_DOCUMENT SECTION_.
[Start of section]

Are there any limitations for model submissions?
Systems can use any public or private data in the process of language model training with a few exceptions:
- Systems must use data from the official MERA website or repository or the official HuggingFace for training. Other sources may contain incorrect training/validation/test splits and metadata information.
- Systems should not use unlabeled test data from MERA tasks to train models and not distribute information between test samples in any form. It's not good to learn from test data!
- The training data is given to the participants as examples for the few-shot evaluation. You can submit results of any model, provided they are in the correct format, and use the same id and labels. However, we mean systems (based on machine learning), not manual problem-solving!
Is it possible to make an anonymous submission on the public leaderboard?
Yes, it is possible. The leaderboard displays team names and models, but you can create an anonymous account. The most important thing is that participants and administrators can contact you.
What license do your datasets have?
All MERA tasks are based on open resources. All datasets are published under the MIT license.
Why do I not see my submission/model results?

[End of section]

_INFORMATION SHOWN_.
[Start of section]

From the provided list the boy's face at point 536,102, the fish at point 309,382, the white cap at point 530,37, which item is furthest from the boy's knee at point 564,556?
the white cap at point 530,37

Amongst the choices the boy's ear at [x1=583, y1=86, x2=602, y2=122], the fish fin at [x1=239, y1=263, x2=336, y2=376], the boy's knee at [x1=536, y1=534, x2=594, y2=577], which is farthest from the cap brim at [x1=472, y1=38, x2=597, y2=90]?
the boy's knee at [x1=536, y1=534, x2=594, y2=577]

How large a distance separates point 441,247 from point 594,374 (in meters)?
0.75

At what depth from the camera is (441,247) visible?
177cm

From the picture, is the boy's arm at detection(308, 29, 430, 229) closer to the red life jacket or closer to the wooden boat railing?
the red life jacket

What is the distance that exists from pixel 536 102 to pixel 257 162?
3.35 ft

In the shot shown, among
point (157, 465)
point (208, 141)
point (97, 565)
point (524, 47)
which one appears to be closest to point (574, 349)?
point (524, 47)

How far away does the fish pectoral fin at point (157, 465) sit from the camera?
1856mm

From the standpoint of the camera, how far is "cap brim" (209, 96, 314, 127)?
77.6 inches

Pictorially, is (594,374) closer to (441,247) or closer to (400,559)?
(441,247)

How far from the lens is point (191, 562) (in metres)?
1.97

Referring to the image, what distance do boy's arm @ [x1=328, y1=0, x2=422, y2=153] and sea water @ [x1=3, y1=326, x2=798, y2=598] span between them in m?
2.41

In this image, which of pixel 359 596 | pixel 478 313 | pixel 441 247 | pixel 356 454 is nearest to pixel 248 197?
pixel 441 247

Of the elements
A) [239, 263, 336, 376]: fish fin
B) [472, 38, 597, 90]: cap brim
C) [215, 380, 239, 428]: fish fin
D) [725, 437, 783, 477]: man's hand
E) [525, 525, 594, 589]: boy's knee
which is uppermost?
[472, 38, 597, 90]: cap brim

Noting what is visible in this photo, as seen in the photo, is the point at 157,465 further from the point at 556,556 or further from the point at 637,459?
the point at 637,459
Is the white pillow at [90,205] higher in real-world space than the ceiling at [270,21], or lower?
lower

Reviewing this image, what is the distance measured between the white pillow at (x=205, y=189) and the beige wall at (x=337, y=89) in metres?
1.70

[End of section]
[Start of section]

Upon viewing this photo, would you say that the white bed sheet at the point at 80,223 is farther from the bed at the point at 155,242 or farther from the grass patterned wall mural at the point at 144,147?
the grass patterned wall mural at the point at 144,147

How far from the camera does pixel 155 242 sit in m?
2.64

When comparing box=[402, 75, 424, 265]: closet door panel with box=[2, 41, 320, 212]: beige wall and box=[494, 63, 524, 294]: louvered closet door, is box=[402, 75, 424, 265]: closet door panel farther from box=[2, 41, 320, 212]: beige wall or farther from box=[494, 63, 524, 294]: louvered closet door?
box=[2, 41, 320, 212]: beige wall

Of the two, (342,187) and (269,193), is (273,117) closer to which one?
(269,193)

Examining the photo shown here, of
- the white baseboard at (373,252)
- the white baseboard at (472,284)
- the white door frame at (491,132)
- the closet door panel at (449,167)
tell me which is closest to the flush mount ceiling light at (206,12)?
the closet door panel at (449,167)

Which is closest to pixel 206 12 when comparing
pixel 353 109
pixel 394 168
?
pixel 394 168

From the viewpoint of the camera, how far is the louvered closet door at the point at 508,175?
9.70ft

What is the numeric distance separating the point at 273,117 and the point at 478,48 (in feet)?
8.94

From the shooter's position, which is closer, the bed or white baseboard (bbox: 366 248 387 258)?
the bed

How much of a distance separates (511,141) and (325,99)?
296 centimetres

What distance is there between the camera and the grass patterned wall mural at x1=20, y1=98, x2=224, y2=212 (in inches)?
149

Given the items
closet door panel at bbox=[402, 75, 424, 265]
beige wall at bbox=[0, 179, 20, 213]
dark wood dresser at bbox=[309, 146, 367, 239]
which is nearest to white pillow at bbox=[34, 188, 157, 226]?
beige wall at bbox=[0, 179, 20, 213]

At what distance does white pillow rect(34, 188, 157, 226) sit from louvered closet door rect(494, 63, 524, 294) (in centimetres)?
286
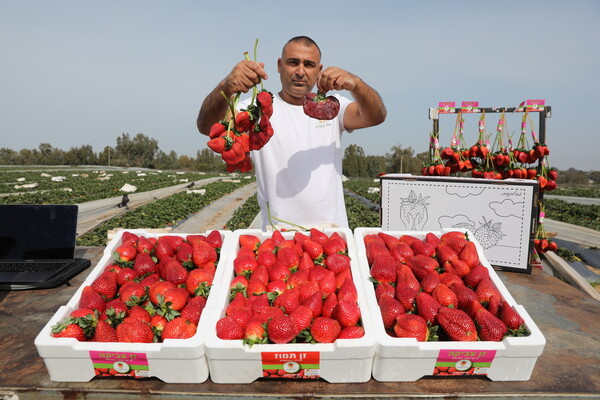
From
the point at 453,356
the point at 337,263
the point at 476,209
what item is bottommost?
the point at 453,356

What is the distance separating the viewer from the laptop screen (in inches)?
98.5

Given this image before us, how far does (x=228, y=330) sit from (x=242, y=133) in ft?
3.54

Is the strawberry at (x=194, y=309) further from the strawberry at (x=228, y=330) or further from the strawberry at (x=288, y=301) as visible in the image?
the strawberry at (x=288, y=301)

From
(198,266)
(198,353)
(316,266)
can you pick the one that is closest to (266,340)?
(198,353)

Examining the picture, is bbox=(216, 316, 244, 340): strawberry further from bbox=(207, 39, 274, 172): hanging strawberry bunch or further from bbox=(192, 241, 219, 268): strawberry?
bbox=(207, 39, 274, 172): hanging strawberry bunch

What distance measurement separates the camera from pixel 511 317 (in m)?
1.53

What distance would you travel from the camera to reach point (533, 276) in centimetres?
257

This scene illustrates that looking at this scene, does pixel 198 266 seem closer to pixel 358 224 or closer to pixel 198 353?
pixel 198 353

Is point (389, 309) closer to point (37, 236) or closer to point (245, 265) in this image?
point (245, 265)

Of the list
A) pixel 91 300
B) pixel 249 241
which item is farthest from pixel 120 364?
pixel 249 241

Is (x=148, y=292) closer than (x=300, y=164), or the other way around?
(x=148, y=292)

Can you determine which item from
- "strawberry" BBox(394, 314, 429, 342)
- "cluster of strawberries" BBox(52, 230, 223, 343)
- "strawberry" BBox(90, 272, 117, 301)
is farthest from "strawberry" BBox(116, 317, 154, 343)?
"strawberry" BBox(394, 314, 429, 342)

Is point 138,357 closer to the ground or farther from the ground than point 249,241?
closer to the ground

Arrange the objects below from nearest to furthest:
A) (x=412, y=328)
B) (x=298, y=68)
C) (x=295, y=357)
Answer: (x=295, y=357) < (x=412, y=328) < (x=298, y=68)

[End of section]

_ASSIGNED TASK 1_.
Answer these from the MERA FAQ:
(a) Under what license are all the datasets published?
(b) Is an anonymous submission on the public leaderboard possible?
(c) Which sources must systems use for MERA training data?
_ASSIGNED TASK 2_. List every heading in the MERA FAQ that is phrased as a question.
_ASSIGNED TASK 3_. Continue the MERA FAQ from where it stops.
The items have nothing to do with the MERA FAQ.

_ANSWER 1_.
(a) The MIT license.
(b) Yes.
(c) The official MERA website or repository, or the official HuggingFace.

_ANSWER 2_.
- Are there any limitations for model submissions?
- Is it possible to make an anonymous submission on the public leaderboard?
- What license do your datasets have?
- Why do I not see my submission/model results?

_ANSWER 3_.
If you do not see the results do the following:
1) Wait several minutes, as processing the submission may take some time.
2) Then check that your submission has been successfully uploaded into the system. In this case, it appears in the list of your submissions. Otherwise, an error message appears.
3) If your submission is incorrect, you will receive a text description of the error:
- The downloaded ZIP archive does not contain the necessary files for tasks.
- Something is wrong with the metadata (for example, you missed the ID).
- All IDs for each task in JSON are required and start with 0. Check that all IDs correspond to the test account.
4) If the submission was not processed for some other reason, please contact us at mera@a-ai.ru
I found a bug. I have suggestions and comments!
You can contact us by email at mera@a-ai.ru. For suggestions and errors in the evaluation code or data, please create Issues in our official GitHub.
How many tasks are there in MERA?
The benchmark contains 23 instruction tasks, of which 15 are test tasks with closed answers and 8 diagnostic tasks with open answers.
What diagnostic tasks are there in MERA?
The benchmark includes 8 diagnostic datasets with open answers:
- BPS is a diagnostic dataset that aim to measure language models' ability to learn CS algorithmic concepts. The model has to predict whether a give parentheses sequence is balanced or not.
- ruHateSpeech is a diagnostic dataset that identifies the ability of the model to recognize negative statements directed at a particular group of people.
- ruDetox is a diagnostic detoxification dataset. The task is to rewrite the toxic replica in the correct style.
- ruEthics is a diagnostic dataset for assessing the perception of ethics by language models.
- ruHHH is a diagnostic dataset to assess the honesty/harm/help that the model can potentially cause. It is an analog of the English HHH.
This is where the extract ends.